-- RECORDS PROVIDED follows --

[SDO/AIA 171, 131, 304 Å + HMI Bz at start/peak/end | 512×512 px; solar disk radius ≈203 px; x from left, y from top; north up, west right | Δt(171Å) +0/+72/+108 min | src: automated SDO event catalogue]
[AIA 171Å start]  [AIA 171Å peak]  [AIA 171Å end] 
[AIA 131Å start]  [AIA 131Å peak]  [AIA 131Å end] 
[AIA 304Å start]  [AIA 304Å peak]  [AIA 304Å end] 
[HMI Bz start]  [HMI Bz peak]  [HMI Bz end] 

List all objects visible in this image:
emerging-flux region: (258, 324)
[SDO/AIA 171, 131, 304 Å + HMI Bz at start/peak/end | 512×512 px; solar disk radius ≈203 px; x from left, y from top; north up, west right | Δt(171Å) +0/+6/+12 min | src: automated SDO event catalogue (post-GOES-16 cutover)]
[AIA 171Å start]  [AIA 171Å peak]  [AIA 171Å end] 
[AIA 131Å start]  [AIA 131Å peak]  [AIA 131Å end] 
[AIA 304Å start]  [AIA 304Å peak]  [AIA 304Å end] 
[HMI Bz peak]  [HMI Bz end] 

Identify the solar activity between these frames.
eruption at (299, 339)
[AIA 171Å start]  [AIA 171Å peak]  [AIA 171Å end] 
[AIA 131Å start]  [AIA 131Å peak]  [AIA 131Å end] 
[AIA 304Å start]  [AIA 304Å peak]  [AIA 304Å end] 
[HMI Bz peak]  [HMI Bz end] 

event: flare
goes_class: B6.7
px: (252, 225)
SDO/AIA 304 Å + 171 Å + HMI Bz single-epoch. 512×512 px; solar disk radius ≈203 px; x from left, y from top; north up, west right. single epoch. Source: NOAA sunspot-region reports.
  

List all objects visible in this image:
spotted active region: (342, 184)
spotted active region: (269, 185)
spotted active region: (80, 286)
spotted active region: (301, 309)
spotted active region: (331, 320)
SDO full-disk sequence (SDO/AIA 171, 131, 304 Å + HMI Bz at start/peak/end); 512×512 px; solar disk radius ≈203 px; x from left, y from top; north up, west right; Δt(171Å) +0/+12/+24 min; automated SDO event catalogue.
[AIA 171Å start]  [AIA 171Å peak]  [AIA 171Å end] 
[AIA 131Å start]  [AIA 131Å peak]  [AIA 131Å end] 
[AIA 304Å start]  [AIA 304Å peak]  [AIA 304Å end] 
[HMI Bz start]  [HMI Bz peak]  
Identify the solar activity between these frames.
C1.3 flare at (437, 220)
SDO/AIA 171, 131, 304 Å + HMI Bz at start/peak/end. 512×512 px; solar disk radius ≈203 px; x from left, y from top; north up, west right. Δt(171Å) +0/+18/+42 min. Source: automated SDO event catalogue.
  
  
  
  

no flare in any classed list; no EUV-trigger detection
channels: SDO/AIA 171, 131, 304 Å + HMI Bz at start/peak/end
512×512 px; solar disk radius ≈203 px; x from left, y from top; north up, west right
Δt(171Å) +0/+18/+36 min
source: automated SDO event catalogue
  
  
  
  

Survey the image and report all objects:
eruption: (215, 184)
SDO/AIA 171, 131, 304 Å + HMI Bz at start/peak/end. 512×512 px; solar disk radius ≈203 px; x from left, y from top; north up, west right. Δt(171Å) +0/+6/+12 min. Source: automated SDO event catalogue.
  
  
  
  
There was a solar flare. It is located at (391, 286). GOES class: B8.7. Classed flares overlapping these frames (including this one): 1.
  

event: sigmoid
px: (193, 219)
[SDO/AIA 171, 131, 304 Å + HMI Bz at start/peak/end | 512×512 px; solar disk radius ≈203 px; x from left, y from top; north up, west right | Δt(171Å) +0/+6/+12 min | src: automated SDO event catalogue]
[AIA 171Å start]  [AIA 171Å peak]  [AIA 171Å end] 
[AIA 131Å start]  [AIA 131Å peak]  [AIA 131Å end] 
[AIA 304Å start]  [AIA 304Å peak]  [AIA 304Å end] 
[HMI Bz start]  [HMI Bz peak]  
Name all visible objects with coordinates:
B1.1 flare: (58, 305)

-- RECORDS PROVIDED concluded --

_DIRECTIONS FOR THIS TASK_
Transcribe all of the entries without alteration.

_REPLY_
[SDO/AIA 171, 131, 304 Å + HMI Bz at start/peak/end | 512×512 px; solar disk radius ≈203 px; x from left, y from top; north up, west right | Δt(171Å) +0/+72/+108 min | src: automated SDO event catalogue]
[AIA 171Å start]  [AIA 171Å peak]  [AIA 171Å end] 
[AIA 131Å start]  [AIA 131Å peak]  [AIA 131Å end] 
[AIA 304Å start]  [AIA 304Å peak]  [AIA 304Å end] 
[HMI Bz start]  [HMI Bz peak]  [HMI Bz end] 

List all objects visible in this image:
emerging-flux region: (258, 324)
[SDO/AIA 171, 131, 304 Å + HMI Bz at start/peak/end | 512×512 px; solar disk radius ≈203 px; x from left, y from top; north up, west right | Δt(171Å) +0/+6/+12 min | src: automated SDO event catalogue (post-GOES-16 cutover)]
[AIA 171Å start]  [AIA 171Å peak]  [AIA 171Å end] 
[AIA 131Å start]  [AIA 131Å peak]  [AIA 131Å end] 
[AIA 304Å start]  [AIA 304Å peak]  [AIA 304Å end] 
[HMI Bz peak]  [HMI Bz end] 

Identify the solar activity between these frames.
eruption at (299, 339)
[AIA 171Å start]  [AIA 171Å peak]  [AIA 171Å end] 
[AIA 131Å start]  [AIA 131Å peak]  [AIA 131Å end] 
[AIA 304Å start]  [AIA 304Å peak]  [AIA 304Å end] 
[HMI Bz peak]  [HMI Bz end] 

event: flare
goes_class: B6.7
px: (252, 225)
SDO/AIA 304 Å + 171 Å + HMI Bz single-epoch. 512×512 px; solar disk radius ≈203 px; x from left, y from top; north up, west right. single epoch. Source: NOAA sunspot-region reports.
  

List all objects visible in this image:
spotted active region: (342, 184)
spotted active region: (269, 185)
spotted active region: (80, 286)
spotted active region: (301, 309)
spotted active region: (331, 320)
SDO full-disk sequence (SDO/AIA 171, 131, 304 Å + HMI Bz at start/peak/end); 512×512 px; solar disk radius ≈203 px; x from left, y from top; north up, west right; Δt(171Å) +0/+12/+24 min; automated SDO event catalogue.
[AIA 171Å start]  [AIA 171Å peak]  [AIA 171Å end] 
[AIA 131Å start]  [AIA 131Å peak]  [AIA 131Å end] 
[AIA 304Å start]  [AIA 304Å peak]  [AIA 304Å end] 
[HMI Bz start]  [HMI Bz peak]  
Identify the solar activity between these frames.
C1.3 flare at (437, 220)
SDO/AIA 171, 131, 304 Å + HMI Bz at start/peak/end. 512×512 px; solar disk radius ≈203 px; x from left, y from top; north up, west right. Δt(171Å) +0/+18/+42 min. Source: automated SDO event catalogue.
  
  
  
  

no flare in any classed list; no EUV-trigger detection
channels: SDO/AIA 171, 131, 304 Å + HMI Bz at start/peak/end
512×512 px; solar disk radius ≈203 px; x from left, y from top; north up, west right
Δt(171Å) +0/+18/+36 min
source: automated SDO event catalogue
  
  
  
  

Survey the image and report all objects:
eruption: (215, 184)
SDO/AIA 171, 131, 304 Å + HMI Bz at start/peak/end. 512×512 px; solar disk radius ≈203 px; x from left, y from top; north up, west right. Δt(171Å) +0/+6/+12 min. Source: automated SDO event catalogue.
  
  
  
  
There was a solar flare. It is located at (391, 286). GOES class: B8.7. Classed flares overlapping these frames (including this one): 1.
  

event: sigmoid
px: (193, 219)
[SDO/AIA 171, 131, 304 Å + HMI Bz at start/peak/end | 512×512 px; solar disk radius ≈203 px; x from left, y from top; north up, west right | Δt(171Å) +0/+6/+12 min | src: automated SDO event catalogue]
[AIA 171Å start]  [AIA 171Å peak]  [AIA 171Å end] 
[AIA 131Å start]  [AIA 131Å peak]  [AIA 131Å end] 
[AIA 304Å start]  [AIA 304Å peak]  [AIA 304Å end] 
[HMI Bz start]  [HMI Bz peak]  
Name all visible objects with coordinates:
B1.1 flare: (58, 305)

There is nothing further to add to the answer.